SOURCE PASSAGE.
Content starts

Hooray! I cant believe its finally here! Two more days and I am finished.  I cant believe how quickly time has passed and I can finally stop getting up at stupid o clock in the morning! Cant beleive I’m still complaining about that! ha   Most of the people I met on the bus finish this month too and we are all going to have a get together and have a meal and some wine to celebrate!  What a fine idea!

How was your weekend? I spent mine with my family at the Polis campsite.  Its the coolest place to be in the middle of a heatwave, even if I did not go for a swim the entire time.  The salt will not give my armpit a desirable effect. So I just stayed in the shade and listened to all the noisy idiots play music and scream obscenities till about 4 in the morning in my tent.  So much for a restful weekend!

Side effects have well and truly kicked in now. My arm is constantly stiff from where the muscle has contracted and the nerves too so even my wrist hurts and the pain in the morning and then after treatment is very bad.  My scar has opened up every so slightly too.  I have to be so careful as were I had an allergy to the tape I now have a very thin layer of skin. Walking around half naked seems to be the only option at the moment.   But before you go picturing that, I have one of those strapless beach dresses that I am able to cover up my dignity with and leave my sore bits out! ha  I do look an untidy mess though ha

I am putting a list of questions to ask the melanoma and chemo therapist specialist on Wednesday morning, and was wondering if you have any suggestions? Here is what I have so far:

  1. Why did I get melanoma, is my case definitely sun related?
  2. Why did it come back when I got the all clear last year?
  3. What can I do to help prevent it from returning?
  4. What are the chances of it coming back in my case?
  5. Can I ever sunbathe or go out in the sun again or must I hide from the sun for ever?

Content ends

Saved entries
Content starts

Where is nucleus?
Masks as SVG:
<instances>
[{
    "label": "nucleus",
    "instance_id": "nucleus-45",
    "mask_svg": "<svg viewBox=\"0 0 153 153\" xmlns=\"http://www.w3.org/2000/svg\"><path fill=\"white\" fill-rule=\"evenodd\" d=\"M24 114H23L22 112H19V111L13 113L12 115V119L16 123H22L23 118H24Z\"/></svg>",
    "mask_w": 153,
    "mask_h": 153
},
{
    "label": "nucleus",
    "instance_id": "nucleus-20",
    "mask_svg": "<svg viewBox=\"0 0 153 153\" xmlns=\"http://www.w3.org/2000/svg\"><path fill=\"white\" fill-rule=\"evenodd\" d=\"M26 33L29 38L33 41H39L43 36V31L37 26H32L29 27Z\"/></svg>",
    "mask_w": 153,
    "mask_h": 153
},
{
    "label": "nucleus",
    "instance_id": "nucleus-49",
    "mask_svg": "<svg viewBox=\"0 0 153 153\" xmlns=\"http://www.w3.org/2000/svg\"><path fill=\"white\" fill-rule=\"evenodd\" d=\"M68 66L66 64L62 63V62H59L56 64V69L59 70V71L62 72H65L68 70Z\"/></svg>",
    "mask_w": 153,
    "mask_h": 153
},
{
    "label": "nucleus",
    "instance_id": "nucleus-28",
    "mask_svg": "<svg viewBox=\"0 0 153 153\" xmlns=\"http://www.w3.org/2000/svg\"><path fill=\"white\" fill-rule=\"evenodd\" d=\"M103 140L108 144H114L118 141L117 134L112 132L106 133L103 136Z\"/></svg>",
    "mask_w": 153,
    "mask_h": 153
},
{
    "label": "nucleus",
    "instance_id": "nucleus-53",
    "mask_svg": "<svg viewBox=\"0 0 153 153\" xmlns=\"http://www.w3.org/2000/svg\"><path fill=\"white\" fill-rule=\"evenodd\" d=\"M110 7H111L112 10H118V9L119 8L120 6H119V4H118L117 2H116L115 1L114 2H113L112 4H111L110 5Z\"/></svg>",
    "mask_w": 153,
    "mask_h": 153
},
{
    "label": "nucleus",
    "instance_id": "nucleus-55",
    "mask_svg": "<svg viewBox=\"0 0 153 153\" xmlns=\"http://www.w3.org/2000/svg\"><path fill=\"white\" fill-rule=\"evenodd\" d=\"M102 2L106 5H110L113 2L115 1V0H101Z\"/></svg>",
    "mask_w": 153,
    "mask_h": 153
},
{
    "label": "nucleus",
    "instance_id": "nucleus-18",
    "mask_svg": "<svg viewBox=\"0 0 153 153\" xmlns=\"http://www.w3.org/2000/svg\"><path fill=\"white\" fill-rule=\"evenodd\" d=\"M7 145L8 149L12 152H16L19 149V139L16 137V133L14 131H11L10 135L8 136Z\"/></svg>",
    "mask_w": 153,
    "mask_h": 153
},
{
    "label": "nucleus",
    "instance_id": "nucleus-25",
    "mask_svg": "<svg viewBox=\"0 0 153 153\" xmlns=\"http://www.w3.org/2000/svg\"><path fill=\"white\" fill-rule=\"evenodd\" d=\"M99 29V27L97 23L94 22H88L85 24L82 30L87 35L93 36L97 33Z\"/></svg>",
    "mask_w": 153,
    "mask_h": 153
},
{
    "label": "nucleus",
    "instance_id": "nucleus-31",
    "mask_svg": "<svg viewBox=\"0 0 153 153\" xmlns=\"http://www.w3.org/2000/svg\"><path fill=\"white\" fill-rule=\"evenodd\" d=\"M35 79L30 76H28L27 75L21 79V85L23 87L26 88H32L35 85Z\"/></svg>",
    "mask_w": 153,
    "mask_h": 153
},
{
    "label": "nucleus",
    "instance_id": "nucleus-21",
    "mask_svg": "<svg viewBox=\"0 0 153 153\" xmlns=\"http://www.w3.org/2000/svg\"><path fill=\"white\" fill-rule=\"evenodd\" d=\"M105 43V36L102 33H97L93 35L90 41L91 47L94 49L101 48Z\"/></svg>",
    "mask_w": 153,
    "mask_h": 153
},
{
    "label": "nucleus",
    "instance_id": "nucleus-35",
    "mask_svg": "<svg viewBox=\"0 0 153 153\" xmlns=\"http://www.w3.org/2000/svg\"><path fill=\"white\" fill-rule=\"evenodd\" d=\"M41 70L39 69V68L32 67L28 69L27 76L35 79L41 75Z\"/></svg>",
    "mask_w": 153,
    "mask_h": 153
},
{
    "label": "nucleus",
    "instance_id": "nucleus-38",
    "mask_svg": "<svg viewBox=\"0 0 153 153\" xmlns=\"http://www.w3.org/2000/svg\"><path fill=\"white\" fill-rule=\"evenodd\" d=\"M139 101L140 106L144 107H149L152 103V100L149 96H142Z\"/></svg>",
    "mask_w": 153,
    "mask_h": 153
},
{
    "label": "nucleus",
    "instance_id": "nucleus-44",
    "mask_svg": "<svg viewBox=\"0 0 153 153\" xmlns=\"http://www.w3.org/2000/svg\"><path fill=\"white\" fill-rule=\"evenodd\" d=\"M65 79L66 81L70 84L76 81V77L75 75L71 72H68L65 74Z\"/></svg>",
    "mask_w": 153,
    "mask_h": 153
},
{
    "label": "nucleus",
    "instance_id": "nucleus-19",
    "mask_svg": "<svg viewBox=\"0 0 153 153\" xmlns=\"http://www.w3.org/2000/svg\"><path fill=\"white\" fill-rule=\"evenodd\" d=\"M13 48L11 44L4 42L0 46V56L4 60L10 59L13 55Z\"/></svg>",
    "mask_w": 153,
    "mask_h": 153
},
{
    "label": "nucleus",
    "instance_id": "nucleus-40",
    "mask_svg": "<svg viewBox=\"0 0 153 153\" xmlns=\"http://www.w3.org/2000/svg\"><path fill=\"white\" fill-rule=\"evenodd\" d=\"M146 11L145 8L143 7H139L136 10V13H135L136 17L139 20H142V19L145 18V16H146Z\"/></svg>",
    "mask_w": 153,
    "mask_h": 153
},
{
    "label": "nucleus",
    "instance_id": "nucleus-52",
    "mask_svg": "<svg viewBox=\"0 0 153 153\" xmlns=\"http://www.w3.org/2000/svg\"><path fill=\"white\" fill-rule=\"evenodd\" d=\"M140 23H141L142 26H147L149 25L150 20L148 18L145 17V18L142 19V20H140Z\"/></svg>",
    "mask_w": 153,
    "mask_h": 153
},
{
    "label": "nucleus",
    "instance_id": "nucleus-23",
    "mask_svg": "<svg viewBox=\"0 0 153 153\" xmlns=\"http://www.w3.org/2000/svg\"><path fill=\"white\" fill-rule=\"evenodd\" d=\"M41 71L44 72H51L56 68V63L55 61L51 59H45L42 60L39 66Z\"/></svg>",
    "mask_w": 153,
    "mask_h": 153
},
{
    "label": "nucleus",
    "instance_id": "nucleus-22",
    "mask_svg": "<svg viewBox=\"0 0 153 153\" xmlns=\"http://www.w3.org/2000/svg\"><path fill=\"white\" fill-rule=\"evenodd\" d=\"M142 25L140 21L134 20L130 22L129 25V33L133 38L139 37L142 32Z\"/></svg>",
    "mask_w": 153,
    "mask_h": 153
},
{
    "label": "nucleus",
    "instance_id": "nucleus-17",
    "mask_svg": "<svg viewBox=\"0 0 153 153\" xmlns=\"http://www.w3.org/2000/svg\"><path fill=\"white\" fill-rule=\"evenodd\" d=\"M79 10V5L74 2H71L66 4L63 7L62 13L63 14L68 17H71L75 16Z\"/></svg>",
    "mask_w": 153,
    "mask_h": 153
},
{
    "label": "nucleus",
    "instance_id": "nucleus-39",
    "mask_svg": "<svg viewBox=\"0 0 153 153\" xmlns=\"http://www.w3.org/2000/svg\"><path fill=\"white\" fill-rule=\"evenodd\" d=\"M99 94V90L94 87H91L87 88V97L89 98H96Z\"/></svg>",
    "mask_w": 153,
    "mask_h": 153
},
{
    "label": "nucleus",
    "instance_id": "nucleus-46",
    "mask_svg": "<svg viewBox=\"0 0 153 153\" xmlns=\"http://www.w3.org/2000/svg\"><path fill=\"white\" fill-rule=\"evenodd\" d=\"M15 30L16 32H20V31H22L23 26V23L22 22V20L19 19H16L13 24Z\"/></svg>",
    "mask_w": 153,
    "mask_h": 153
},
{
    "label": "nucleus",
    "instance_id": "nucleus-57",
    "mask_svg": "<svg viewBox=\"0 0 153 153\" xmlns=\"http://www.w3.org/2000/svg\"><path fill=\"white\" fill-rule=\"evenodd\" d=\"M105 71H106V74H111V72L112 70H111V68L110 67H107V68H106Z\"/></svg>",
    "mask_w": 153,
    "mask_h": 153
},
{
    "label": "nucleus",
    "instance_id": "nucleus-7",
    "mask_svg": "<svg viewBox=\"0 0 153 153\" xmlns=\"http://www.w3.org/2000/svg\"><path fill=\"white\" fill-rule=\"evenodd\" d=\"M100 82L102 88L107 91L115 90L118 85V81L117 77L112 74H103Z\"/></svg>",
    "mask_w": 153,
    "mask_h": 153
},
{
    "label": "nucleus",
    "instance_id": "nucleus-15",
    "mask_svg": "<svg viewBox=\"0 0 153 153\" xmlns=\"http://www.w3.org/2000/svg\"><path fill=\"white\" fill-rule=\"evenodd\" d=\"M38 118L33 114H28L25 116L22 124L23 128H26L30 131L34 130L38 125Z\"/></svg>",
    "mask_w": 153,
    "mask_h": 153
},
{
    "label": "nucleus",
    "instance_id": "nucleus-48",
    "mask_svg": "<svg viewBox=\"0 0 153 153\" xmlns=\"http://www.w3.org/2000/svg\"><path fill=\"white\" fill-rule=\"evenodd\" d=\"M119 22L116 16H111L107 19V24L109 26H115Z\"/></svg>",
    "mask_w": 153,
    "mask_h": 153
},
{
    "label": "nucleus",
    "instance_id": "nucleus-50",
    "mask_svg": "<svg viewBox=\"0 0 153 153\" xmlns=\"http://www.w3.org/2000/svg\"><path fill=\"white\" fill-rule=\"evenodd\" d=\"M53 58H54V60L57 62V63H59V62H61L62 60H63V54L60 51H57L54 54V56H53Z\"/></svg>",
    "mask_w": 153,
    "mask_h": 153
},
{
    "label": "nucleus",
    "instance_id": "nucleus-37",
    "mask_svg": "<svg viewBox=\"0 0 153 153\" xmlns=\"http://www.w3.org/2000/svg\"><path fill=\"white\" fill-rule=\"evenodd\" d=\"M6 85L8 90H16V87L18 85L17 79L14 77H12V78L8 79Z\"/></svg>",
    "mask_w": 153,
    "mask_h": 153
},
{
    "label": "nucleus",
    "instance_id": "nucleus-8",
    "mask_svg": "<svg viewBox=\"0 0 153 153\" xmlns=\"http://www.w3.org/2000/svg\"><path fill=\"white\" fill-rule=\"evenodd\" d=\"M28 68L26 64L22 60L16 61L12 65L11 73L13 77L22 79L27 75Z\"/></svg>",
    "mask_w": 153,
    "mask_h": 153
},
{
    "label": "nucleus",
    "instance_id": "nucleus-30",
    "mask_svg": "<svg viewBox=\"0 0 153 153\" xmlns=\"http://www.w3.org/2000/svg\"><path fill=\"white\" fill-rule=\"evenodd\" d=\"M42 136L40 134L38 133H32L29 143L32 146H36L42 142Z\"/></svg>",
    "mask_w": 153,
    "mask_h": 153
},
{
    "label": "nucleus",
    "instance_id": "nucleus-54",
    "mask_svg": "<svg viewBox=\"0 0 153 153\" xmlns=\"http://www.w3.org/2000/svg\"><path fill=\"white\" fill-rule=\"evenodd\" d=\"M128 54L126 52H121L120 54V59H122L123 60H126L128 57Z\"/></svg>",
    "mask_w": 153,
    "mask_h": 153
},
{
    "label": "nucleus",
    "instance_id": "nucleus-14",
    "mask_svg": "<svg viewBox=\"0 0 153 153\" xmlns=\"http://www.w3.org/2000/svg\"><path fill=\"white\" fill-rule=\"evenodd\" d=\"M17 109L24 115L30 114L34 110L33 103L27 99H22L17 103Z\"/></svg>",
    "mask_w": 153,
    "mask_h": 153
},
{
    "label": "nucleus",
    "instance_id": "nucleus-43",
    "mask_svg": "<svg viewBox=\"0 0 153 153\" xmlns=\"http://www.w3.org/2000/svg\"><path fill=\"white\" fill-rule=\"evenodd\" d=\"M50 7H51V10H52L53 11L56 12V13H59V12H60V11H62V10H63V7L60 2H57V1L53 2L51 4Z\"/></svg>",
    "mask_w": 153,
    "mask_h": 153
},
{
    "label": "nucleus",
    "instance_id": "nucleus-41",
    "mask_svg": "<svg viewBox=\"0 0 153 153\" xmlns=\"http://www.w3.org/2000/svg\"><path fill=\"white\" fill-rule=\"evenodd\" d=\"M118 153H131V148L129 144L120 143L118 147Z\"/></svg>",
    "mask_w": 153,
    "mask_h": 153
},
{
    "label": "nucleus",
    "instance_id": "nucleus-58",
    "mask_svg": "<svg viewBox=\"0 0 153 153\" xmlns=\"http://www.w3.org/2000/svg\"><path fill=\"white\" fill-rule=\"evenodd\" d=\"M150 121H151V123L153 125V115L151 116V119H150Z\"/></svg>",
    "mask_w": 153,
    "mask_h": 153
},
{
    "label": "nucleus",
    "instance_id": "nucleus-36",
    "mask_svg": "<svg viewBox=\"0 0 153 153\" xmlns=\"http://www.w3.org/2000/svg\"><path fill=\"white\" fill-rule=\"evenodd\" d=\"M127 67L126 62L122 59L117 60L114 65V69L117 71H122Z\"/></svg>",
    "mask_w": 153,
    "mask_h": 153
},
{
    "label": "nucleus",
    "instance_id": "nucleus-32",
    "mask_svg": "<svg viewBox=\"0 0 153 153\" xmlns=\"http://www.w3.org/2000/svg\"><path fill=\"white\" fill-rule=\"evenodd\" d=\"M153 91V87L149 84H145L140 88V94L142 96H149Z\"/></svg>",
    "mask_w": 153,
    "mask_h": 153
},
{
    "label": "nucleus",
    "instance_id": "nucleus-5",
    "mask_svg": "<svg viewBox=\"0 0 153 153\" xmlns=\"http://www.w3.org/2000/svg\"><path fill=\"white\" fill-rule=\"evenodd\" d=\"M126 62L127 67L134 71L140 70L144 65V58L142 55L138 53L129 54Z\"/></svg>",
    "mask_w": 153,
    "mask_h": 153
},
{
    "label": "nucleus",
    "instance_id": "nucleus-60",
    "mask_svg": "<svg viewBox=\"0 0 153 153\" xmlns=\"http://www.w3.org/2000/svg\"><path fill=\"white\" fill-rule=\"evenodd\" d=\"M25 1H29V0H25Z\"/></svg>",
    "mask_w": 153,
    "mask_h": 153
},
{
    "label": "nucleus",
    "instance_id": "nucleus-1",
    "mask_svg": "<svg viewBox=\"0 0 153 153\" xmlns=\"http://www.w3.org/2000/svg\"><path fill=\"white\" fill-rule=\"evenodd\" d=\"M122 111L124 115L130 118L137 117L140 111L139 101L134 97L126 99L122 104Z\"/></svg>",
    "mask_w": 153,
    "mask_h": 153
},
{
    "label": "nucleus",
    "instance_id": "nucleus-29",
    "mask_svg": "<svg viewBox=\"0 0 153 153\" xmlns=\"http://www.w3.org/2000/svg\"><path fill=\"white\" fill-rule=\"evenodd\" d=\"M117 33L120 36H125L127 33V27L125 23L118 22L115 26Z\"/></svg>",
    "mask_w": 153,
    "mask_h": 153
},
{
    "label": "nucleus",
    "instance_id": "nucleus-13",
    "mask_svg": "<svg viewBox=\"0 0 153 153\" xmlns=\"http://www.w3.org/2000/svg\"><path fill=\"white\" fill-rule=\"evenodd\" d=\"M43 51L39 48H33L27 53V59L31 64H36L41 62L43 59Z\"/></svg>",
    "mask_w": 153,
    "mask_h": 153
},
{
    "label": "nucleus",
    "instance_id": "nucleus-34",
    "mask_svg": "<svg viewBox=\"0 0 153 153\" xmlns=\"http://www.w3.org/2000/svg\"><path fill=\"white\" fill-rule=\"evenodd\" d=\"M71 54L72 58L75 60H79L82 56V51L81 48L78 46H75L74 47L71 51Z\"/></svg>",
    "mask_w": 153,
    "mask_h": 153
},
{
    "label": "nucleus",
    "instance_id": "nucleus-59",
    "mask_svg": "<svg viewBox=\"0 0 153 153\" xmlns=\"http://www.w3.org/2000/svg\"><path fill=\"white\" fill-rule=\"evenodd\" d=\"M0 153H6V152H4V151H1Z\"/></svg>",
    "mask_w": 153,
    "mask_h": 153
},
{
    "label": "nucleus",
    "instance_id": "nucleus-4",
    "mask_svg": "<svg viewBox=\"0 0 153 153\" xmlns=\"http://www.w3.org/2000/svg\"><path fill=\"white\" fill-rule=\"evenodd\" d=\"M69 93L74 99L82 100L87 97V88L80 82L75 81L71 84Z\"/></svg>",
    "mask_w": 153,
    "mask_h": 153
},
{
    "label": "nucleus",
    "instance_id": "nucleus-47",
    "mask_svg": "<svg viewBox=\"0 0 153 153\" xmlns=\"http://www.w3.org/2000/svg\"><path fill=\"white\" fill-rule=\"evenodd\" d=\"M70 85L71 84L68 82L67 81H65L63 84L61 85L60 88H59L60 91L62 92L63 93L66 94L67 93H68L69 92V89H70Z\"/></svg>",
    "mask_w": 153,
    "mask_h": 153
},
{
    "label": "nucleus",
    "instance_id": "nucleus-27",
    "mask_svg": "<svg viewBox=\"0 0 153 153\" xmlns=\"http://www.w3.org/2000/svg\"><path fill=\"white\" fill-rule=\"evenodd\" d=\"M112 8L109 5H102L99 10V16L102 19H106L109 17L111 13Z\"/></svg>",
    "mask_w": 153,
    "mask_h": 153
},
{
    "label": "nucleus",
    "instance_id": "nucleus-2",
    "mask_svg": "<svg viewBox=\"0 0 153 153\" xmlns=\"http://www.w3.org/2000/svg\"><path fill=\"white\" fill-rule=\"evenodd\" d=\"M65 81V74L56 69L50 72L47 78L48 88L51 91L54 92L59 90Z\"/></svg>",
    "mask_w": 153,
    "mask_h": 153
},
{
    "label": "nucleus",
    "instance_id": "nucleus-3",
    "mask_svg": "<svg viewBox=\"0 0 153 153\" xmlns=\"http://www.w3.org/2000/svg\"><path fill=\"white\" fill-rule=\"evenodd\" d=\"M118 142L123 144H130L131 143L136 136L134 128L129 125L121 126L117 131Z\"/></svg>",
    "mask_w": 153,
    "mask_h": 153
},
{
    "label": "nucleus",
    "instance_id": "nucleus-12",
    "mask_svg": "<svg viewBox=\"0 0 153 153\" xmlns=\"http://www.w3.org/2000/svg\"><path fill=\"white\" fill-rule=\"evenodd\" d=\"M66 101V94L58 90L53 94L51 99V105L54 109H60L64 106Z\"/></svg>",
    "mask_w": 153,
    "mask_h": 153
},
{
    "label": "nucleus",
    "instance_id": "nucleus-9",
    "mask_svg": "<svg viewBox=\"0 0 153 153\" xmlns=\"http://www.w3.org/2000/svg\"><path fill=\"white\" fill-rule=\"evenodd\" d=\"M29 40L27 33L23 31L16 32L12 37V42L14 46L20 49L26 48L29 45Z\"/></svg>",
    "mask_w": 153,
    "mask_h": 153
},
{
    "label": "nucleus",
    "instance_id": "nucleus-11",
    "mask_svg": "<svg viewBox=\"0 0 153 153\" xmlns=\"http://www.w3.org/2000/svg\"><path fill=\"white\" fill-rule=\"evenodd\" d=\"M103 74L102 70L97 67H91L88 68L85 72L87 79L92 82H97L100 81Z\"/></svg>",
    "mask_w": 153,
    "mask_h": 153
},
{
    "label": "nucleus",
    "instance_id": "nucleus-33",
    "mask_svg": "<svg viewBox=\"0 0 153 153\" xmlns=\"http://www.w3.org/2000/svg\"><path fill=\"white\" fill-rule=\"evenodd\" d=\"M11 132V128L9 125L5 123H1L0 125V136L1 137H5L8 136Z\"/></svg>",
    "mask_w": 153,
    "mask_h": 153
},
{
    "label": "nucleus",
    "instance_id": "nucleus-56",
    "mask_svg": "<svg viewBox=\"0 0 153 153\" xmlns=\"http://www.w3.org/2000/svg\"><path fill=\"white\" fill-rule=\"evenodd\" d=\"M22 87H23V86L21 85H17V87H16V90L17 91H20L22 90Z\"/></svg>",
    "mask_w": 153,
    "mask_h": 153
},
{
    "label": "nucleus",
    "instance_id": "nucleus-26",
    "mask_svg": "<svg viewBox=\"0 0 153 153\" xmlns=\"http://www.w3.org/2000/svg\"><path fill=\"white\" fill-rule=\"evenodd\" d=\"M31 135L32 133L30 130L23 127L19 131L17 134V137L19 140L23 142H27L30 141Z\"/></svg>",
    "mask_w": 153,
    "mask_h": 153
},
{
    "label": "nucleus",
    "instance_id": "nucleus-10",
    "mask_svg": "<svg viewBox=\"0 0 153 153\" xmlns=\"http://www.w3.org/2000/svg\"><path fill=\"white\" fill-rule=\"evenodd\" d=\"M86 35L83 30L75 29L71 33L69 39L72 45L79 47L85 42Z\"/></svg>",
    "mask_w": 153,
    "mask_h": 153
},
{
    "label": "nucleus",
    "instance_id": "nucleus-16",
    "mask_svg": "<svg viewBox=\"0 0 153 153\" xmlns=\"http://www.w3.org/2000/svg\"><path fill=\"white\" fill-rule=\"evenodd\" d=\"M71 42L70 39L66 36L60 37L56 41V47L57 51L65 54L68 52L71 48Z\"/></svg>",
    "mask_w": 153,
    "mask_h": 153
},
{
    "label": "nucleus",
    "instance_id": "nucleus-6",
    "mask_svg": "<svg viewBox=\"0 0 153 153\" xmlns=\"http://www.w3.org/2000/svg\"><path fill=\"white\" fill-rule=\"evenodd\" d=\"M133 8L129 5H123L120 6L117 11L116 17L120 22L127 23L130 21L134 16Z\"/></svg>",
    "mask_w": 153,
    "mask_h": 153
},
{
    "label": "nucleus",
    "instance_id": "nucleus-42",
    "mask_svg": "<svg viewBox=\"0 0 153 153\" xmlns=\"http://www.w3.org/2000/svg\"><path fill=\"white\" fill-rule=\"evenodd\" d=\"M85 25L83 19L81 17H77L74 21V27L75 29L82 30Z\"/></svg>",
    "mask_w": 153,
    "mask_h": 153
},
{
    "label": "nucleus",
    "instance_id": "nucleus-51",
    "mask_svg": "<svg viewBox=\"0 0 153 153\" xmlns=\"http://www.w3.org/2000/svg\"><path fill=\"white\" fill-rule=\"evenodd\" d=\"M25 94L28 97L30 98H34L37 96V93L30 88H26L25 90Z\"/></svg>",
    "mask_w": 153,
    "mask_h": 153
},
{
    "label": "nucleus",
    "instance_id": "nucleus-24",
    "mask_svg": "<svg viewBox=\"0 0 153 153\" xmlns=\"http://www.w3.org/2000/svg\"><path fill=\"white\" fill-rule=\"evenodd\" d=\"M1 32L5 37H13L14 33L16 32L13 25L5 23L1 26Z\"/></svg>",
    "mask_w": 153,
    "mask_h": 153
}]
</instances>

Content ends

AIM OF THE TASK.
Rewrite the source passage from "Hooray! I cant" up to and including "a restful weekend!", putting "campground" in place of "campsite".

TASK ANSWER.
Hooray! I cant believe its finally here! Two more days and I am finished.  I cant believe how quickly time has passed and I can finally stop getting up at stupid o clock in the morning! Cant beleive I’m still complaining about that! ha   Most of the people I met on the bus finish this month too and we are all going to have a get together and have a meal and some wine to celebrate!  What a fine idea!

How was your weekend? I spent mine with my family at the Polis campground.  Its the coolest place to be in the middle of a heatwave, even if I did not go for a swim the entire time.  The salt will not give my armpit a desirable effect. So I just stayed in the shade and listened to all the noisy idiots play music and scream obscenities till about 4 in the morning in my tent.  So much for a restful weekend!